- [TASKS TO CARRY OUT]
**1)** From the essay on UK prisons, list the simplest things that the writer says people in prison cannot access.
**2)** Pick up the essay on UK prisons where it stops and continue it.

- [DOCUMENT SEGMENT]
Want fewer people in prison? Give (ex) convicts a chance! – by Daniel Morriss

It is almost widely accepted that the UK’s prisons are in a state of crisis. Deaths in custody are at levels completely unjustifiable. Violence – either between prisoners or towards staff – is commonplace. The use of drugs appears to be accepted now. When I was in prison, I’d lost count of the times I’d witnessed staff turning a blind eye to individuals who had evidently misused drugs. Staff numbers are still critically low. I doubt morale has ever been lower. How long can this go on for? How many more people need to die in prison, or become addicted to drugs or give up all hope because they cannot access the simplest of things – the phone, the shower, toilet paper?

The government of choice takes it upon themselves to change Justice Secretaries at the drop of a hat. One goes out, a new one comes in full of bright ideas and change. However, when these bright ideas and changes fall flat on their face with millions of pounds going down the drain, they are pulled out – walking into another ministerial position most of the time, allowing the next flavour of the month to have a go.

Real people, real lives

The thing is, whilst the powers that be play monopoly with real money and real property, tens of thousands of individuals are left suffering when the government realises they don’t have the money to pay the rent.

In 2013, I was sentenced to a total of 15 years by a judge at Croydon crown court – 12 years and 3 years consecutive. For my admission of guilt, I was awarded a full third credit – off to prison I went to begin a ten-year stretch.

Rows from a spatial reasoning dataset
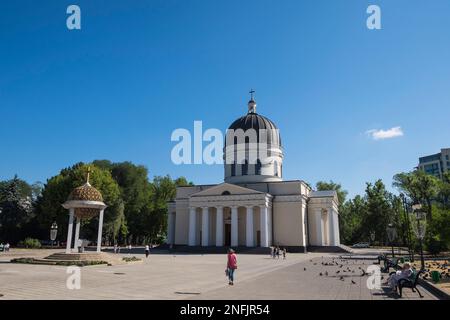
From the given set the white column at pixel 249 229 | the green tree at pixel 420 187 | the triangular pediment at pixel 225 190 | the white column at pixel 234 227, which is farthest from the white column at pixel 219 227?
the green tree at pixel 420 187

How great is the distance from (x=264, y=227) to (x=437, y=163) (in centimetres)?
10301

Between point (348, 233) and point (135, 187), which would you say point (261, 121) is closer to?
point (135, 187)

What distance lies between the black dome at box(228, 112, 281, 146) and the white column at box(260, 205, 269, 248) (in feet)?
43.3

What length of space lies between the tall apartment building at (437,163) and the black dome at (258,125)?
290 feet

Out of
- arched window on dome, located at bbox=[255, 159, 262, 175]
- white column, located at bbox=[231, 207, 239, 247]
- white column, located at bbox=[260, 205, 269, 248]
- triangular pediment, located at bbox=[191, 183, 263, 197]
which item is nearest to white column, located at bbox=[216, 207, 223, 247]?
white column, located at bbox=[231, 207, 239, 247]

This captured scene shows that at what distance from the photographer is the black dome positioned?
186 feet

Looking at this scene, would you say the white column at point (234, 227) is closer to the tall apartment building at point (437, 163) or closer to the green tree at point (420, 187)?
the green tree at point (420, 187)

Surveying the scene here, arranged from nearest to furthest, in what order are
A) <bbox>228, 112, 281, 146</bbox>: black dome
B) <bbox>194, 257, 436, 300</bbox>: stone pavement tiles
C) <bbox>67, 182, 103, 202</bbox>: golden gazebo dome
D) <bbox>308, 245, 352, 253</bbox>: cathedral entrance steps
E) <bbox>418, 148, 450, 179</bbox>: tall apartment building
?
<bbox>194, 257, 436, 300</bbox>: stone pavement tiles, <bbox>67, 182, 103, 202</bbox>: golden gazebo dome, <bbox>308, 245, 352, 253</bbox>: cathedral entrance steps, <bbox>228, 112, 281, 146</bbox>: black dome, <bbox>418, 148, 450, 179</bbox>: tall apartment building

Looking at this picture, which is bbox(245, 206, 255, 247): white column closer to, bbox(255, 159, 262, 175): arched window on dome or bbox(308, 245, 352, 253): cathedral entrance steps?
bbox(255, 159, 262, 175): arched window on dome

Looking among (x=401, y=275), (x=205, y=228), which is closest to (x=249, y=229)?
(x=205, y=228)
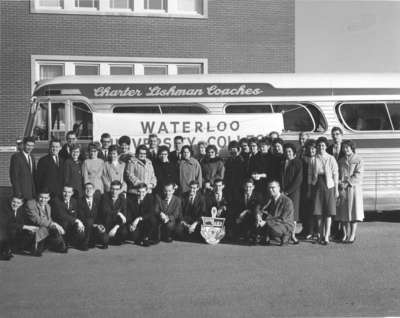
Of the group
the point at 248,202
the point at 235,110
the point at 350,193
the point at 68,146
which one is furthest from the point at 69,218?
the point at 350,193

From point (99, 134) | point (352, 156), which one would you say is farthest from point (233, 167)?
point (99, 134)

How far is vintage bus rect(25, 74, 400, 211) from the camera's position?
11180mm

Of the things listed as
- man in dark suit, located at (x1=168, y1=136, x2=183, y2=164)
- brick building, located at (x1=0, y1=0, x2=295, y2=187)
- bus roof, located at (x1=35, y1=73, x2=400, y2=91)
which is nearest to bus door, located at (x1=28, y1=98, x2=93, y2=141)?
bus roof, located at (x1=35, y1=73, x2=400, y2=91)

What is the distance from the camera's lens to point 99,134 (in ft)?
36.2

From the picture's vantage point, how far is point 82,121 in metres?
11.2

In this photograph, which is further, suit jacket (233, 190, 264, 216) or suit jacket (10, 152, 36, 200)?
suit jacket (233, 190, 264, 216)

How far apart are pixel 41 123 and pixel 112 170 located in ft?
7.81

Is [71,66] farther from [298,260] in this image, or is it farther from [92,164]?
[298,260]

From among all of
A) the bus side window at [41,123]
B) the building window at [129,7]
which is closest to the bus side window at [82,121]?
the bus side window at [41,123]

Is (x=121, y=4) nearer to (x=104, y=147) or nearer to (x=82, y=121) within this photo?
(x=82, y=121)

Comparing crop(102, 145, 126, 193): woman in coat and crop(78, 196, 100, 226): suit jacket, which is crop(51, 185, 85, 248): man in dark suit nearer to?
crop(78, 196, 100, 226): suit jacket

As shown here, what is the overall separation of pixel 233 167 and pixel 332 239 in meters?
2.24

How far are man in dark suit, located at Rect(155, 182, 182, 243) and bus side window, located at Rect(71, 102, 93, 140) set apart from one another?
244cm

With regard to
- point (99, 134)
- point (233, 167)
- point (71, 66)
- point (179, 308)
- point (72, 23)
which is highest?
point (72, 23)
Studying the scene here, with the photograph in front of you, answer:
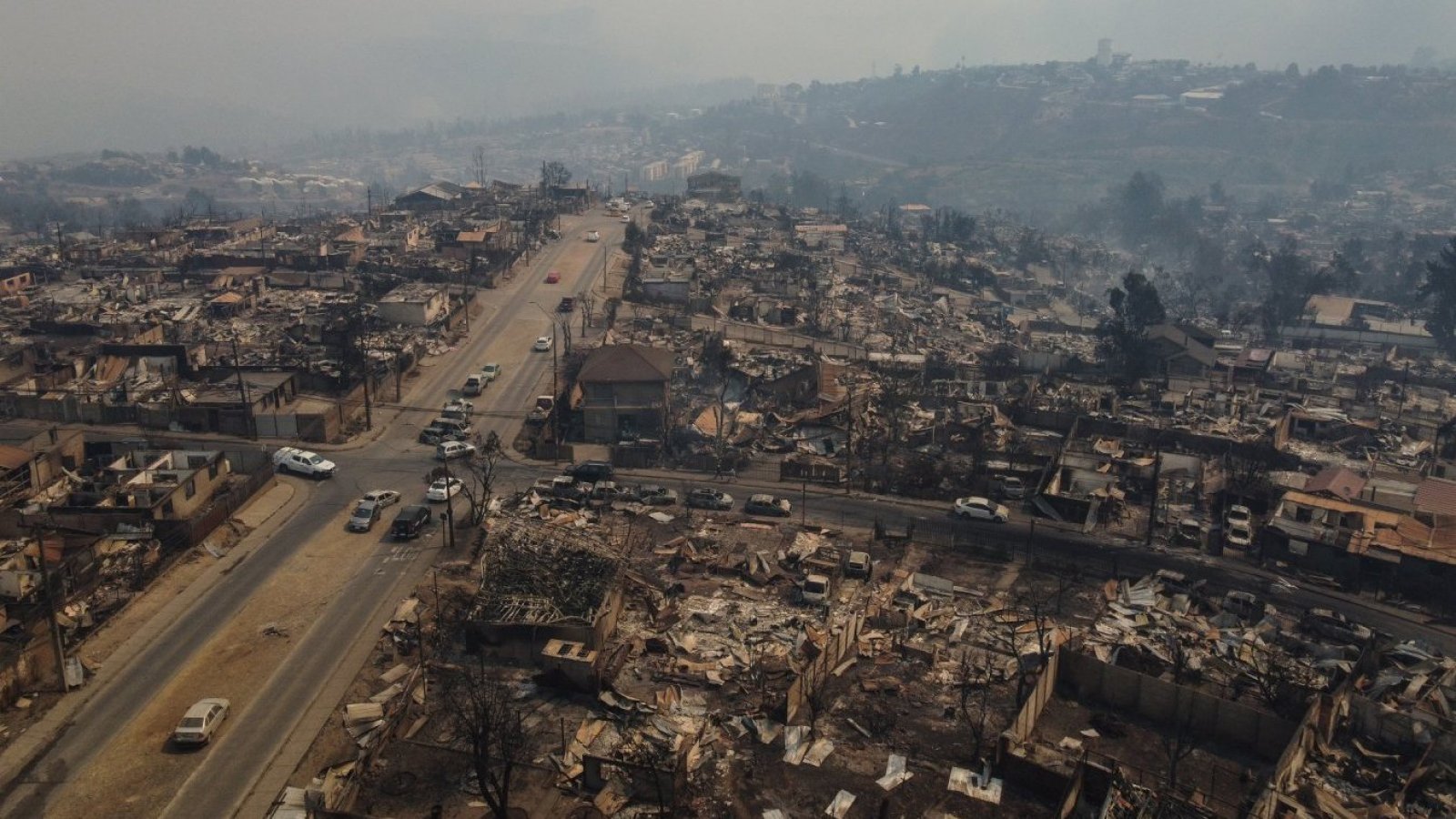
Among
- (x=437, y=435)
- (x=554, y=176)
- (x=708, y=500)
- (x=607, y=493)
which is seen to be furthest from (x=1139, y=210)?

- [RESPONSES]
**1)** The phone, the shower, toilet paper

**2)**
After the shock of my sentence had worn off, I opened my eyes and inhaled deeply my new surroundings. Murderers, Gangsters, Drug Dealers, Armed Robbers, Fraudsters, Rapists, Paedophiles. Everywhere I turned there was a different story. Innocent? Guilty? Who was I to judge? I had five years at least to do of this – I should be making these people my friends, shouldn’t I?

The impact of prison

When the prison door slams shut hard behind you, you are left with what feels like an eternity to contemplate your situation. Whether your period of incarceration is a day or the rest of your life, for those lonely moments in the long of night, you are all in the same boat. Nothing more now than a number.

Would this solitude change me? Would I be able to get through it? I had to focus on something; forget to a point the outside world and find a new steer. But what? Options were limited in prison. Either go to the gym, take up building ‘things’ out of matches as many had already, join the waiting list for employment perhaps? I didn’t fancy spending the next five years moping the floor. Yet, as I considered my options, I realised that what I really wanted to do was right in front of me. But how would I get to it?

Getting legal

Towards the end of 2013 and into the start of 2014, I had submitted my representations to the Royal Courts of Justice regarding the length of my sentence. I had been swatting up you see – and everything I was reading was pointing in the same direction – that the judge had been slightly excessive with his sentencing powers.

This was held by the Court of Appeal, and my sentenced was reduced to seven years. Still a fair stint however, the psychological and mental edge of having a ‘single figure’ sentence opposed to a ‘double figure’ sentence was quite something.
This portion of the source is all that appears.